= What you have to do =
Go through the entries and transcribe each one exactly, dropping the pictures.

(Source records)

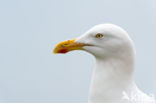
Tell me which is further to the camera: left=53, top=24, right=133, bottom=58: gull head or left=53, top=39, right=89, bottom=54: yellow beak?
left=53, top=39, right=89, bottom=54: yellow beak

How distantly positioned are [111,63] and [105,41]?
34cm

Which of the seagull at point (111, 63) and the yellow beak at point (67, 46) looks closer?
the seagull at point (111, 63)

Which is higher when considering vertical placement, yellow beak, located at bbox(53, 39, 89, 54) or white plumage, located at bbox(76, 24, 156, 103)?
yellow beak, located at bbox(53, 39, 89, 54)

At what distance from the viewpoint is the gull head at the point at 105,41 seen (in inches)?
178

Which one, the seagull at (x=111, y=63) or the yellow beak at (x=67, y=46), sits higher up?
the yellow beak at (x=67, y=46)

= Task output =
Tell me which is further to the camera: left=53, top=24, right=133, bottom=58: gull head or left=53, top=39, right=89, bottom=54: yellow beak?
left=53, top=39, right=89, bottom=54: yellow beak

How distantly positioned are [111,63] and [105,41]?
34cm

Which of the seagull at point (111, 63) and the yellow beak at point (67, 46) looks closer?
the seagull at point (111, 63)

Which is higher when considering vertical placement, yellow beak, located at bbox(53, 39, 89, 54) or white plumage, located at bbox(76, 24, 156, 103)?
yellow beak, located at bbox(53, 39, 89, 54)

At what distance from the viewpoint is the gull head at the point at 105,41 seen (in inches)?
178

Which one, the seagull at (x=111, y=63) or the yellow beak at (x=67, y=46), sits higher up?
the yellow beak at (x=67, y=46)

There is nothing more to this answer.